Records excerpted from a collection
※
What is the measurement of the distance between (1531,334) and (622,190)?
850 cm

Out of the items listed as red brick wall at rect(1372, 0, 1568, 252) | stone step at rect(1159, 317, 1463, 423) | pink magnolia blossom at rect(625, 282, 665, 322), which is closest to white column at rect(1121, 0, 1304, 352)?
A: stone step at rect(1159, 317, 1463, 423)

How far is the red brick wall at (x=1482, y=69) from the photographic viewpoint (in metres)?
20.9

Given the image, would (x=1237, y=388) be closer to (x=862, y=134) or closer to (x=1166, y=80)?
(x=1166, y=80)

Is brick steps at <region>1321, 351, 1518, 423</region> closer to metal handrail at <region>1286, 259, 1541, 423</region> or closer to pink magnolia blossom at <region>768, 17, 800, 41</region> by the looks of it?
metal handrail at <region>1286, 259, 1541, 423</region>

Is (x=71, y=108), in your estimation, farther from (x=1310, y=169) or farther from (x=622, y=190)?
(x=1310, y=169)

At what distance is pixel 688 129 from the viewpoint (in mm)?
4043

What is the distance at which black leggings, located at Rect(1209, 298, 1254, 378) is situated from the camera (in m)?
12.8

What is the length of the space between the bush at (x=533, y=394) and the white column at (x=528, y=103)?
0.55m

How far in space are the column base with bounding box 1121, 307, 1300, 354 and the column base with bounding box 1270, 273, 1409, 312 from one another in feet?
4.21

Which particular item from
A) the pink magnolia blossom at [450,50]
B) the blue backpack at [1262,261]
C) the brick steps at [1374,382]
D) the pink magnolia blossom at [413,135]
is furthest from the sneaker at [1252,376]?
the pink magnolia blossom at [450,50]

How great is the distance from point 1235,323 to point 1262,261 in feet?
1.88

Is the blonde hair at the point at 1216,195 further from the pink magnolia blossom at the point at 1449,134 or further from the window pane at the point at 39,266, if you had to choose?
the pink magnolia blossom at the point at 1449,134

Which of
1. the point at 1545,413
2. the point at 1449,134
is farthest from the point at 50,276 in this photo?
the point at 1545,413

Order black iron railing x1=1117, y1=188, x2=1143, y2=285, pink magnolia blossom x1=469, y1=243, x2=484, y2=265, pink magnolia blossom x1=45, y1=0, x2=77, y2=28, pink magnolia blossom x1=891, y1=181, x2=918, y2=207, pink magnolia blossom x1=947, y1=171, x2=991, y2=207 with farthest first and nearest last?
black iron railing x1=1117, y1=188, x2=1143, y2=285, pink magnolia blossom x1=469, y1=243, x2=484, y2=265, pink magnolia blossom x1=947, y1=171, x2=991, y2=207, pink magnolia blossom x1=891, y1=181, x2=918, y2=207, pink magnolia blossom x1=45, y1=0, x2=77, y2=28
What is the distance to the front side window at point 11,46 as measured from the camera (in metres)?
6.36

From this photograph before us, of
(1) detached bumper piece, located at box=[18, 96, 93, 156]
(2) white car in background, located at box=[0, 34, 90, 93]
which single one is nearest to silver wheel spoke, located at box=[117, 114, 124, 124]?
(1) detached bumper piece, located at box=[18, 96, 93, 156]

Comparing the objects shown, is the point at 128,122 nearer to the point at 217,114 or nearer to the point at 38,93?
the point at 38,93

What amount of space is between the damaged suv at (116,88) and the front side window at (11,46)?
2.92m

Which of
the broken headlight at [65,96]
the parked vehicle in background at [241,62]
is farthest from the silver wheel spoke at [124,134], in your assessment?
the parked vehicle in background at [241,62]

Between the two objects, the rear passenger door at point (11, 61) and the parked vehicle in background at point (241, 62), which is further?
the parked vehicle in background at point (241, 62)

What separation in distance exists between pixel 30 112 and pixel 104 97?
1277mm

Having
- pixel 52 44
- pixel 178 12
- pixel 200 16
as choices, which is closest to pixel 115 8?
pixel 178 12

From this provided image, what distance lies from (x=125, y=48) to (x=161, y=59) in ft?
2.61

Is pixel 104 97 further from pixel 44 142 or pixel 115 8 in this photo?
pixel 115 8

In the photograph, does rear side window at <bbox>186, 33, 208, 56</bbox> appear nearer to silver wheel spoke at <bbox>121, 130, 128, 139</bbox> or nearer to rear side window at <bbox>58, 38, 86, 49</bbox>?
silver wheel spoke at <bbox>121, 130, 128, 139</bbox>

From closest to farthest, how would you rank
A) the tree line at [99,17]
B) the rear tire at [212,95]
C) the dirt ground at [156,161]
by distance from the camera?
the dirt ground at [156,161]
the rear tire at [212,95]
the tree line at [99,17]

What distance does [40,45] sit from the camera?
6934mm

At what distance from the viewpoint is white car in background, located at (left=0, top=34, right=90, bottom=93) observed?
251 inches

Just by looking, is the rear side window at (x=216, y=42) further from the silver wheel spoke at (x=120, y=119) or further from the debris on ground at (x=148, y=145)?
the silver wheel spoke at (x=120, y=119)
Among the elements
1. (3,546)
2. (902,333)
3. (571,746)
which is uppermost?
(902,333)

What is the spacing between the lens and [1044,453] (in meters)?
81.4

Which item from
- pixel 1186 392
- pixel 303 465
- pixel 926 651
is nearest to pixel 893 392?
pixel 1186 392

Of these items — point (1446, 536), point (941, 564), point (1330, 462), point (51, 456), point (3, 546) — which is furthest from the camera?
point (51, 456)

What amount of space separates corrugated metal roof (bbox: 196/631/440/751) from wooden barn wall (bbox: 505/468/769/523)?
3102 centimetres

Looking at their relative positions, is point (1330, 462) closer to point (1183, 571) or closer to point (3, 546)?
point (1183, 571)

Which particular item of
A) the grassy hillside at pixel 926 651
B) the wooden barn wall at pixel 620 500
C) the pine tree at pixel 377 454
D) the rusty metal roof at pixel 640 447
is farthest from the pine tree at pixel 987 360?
※
Given task.
Render the lines of the listing from the one containing "What amount of space separates" through the end of the listing, inclusive, as a Markdown table with the columns Row and Line, numbering each line and leaving out blank lines.

Answer to this task.
| Row | Line |
|---|---|
| 1 | What amount of space separates corrugated metal roof (bbox: 196/631/440/751) from wooden barn wall (bbox: 505/468/769/523)? |
| 2 | 3102 centimetres |
| 3 | Looking at their relative positions, is point (1330, 462) closer to point (1183, 571) or closer to point (3, 546)? |
| 4 | point (1183, 571) |
| 5 | Which particular item of |
| 6 | A) the grassy hillside at pixel 926 651 |
| 7 | B) the wooden barn wall at pixel 620 500 |
| 8 | C) the pine tree at pixel 377 454 |
| 9 | D) the rusty metal roof at pixel 640 447 |
| 10 | is farthest from the pine tree at pixel 987 360? |